What makes men send dick pics?

Four in 10 young women have reported being sent unsolicited explicit images. But what makes some men send photographs of their genitals to unsuspecting women – and is it time for a change in the law?

When Leah Holroyd joined a dating site five years ago, the 31-year-old noticed a lot of men had listed The Great Gatsby as a favourite book. “So, to be slightly provocative, I mentioned in my profile that I thought it was overrated, and challenged someone to persuade me it was great,” she says. A postgraduate student in English literature sent her a message that read “a bit like literary criticism”, and they began exchanging messages and discussing their favourite books. Holroyd found him pleasant enough, but she was looking for a relationship rather than just friendship, and he only ever talked to her about authors.
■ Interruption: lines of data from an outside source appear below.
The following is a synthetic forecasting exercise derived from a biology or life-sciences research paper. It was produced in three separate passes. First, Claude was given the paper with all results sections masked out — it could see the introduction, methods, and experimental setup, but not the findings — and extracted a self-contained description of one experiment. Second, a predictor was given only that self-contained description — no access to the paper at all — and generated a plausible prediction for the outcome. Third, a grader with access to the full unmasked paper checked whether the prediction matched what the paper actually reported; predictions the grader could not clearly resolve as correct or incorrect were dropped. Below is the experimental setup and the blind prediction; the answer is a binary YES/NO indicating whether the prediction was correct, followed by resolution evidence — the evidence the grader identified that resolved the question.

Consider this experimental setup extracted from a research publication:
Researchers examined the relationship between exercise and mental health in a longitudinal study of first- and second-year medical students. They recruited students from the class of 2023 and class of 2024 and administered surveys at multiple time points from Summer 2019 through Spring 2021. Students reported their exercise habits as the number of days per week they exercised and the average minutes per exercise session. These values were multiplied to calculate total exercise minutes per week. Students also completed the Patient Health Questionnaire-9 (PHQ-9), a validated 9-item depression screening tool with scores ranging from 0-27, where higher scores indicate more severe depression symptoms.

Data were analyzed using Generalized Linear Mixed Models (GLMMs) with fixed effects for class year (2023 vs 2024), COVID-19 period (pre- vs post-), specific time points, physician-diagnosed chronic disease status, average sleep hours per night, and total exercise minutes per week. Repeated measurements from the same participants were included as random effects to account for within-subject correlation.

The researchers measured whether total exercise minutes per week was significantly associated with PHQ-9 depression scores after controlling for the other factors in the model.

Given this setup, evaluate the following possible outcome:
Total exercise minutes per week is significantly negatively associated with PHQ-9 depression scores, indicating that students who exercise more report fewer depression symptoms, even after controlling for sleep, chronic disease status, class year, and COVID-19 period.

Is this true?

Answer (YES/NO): NO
After a couple of weeks, the bibliophile said he would be visiting London where Holroyd, who builds online learning courses, was living. “He asked if I fancied meeting for coffee and a walk by the river,” she says. He suggested they swap phone numbers to make arrangements easier. “Almost instantly, he sent me closeups of his penis.”

If the conversation had some potential, but was becoming boring, I would sometimes send a dick pic

Holroyd’s experience is worryingly common. A 2018 YouGov poll found that, shockingly, four in 10 women aged between 18 and 36 have been sent a photograph of a penis without having asked for one – colloquially known as an unsolicited “dick pic”. (Only 5% of men in this age group admitted to having sent one.) Nor does this just happen through online dating. Some men have used the AirDrop function on their Apple devices – which allows users to share files with other nearby Apple devices – to send unsolicited pictures to women. Anyone, of any age, who has AirDrop turned on at its most unrestricted setting is at risk of picking up their phone to see a graphic image that was sent anonymously by someone in the same restaurant, cinema or train carriage. The problem has become widespread enough that MPs and campaigners are now calling for a law targeting “cyberflashers”.
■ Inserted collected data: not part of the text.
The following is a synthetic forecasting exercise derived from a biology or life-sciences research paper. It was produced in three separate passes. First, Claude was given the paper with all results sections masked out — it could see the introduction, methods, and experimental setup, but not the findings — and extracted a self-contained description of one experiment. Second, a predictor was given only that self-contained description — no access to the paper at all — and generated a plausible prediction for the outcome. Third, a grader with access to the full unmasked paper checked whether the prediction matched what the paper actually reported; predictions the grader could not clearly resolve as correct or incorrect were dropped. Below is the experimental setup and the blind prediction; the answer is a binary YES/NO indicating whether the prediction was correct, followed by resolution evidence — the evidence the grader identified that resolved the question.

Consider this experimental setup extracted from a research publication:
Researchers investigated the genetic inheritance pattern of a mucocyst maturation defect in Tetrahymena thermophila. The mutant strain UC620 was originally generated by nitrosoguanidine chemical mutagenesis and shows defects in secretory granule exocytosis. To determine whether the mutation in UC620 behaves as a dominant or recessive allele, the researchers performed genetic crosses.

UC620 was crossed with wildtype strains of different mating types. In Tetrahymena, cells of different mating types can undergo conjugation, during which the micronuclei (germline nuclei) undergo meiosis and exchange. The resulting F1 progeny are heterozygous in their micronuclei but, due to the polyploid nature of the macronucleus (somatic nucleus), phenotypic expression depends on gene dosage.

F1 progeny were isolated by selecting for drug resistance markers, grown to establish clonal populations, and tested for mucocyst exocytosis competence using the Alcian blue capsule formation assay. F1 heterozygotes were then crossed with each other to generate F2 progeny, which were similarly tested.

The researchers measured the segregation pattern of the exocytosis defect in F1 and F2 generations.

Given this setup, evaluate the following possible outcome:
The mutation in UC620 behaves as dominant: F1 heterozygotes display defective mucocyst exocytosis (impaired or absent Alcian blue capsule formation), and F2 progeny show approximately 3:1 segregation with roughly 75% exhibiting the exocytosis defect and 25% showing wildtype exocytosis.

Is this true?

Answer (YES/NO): NO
Laura Thompson, a researcher at City, University of London, whose work examines harassment over dating apps, says the issue has until now been trivialised. “The research in this area is really limited. I think this blind spot says something about how society and the law tends to think of the problem: that dick pics are an annoying internet phenomenon as opposed to ‘real’ flashing. The term ‘cyberflashing’ wasn’t even in widespread use until about a year or so ago. Research reflects the world we live in, and I just don’t think this problem has been taken seriously until relatively recently.”
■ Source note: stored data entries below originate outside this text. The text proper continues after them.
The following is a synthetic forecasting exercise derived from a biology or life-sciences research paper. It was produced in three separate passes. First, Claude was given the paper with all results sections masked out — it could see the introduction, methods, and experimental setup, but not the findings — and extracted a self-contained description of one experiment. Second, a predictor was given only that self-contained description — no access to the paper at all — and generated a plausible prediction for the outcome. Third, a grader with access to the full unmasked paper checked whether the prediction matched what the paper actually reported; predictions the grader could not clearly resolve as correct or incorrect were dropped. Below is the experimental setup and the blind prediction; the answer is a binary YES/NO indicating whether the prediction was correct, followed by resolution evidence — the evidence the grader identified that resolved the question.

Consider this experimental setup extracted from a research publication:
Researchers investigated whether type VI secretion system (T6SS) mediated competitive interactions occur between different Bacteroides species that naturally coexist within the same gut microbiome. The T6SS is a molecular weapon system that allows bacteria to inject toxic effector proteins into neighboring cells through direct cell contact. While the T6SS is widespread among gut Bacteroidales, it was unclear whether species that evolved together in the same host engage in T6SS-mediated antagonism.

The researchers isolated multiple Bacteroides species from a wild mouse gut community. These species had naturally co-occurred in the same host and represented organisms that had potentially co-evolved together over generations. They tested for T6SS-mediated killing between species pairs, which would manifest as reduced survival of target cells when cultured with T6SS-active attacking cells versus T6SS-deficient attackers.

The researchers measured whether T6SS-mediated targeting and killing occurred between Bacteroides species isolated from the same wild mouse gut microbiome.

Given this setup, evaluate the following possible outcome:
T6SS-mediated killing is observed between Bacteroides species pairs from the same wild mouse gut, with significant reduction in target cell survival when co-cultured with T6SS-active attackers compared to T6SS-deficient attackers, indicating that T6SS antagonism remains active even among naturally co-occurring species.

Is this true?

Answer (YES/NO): YES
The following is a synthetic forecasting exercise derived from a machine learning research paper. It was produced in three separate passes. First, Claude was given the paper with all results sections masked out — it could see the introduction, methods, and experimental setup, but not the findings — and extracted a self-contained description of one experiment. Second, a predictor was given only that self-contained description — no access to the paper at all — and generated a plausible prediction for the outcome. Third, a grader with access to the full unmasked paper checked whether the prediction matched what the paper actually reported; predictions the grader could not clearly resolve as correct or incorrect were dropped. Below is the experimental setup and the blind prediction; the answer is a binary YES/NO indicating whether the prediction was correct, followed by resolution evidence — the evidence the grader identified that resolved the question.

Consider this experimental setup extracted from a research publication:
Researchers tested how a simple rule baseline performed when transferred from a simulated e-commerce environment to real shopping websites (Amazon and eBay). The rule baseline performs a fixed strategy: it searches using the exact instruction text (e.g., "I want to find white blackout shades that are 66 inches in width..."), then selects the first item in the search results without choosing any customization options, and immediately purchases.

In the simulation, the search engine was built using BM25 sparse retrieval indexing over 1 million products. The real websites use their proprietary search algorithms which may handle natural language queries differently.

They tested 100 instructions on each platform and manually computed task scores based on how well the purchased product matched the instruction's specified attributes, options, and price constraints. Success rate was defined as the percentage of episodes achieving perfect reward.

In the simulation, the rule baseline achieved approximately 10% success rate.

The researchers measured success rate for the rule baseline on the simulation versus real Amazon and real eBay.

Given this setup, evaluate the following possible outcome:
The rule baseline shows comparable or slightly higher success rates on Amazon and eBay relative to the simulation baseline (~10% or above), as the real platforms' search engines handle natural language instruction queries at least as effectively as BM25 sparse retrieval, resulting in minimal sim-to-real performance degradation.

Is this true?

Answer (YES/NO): NO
Yet the question that plagued me after hearing Holroyd’s story was: why? What happened in the mind of that man between talking about books, inviting a woman for coffee and a walk – and sending her a photograph of his penis? Unsurprisingly, I did not get very far by asking men in person if they had ever sent unsolicited photographs of their penis. So I set up an account on Reddit, where users can post anonymously in forums on a range of topics, and I asked the question again. Shortly afterwards, I went to the cinema. When I checked back a few hours later, I discovered more than 500 comments, and the moderators had shut the thread down.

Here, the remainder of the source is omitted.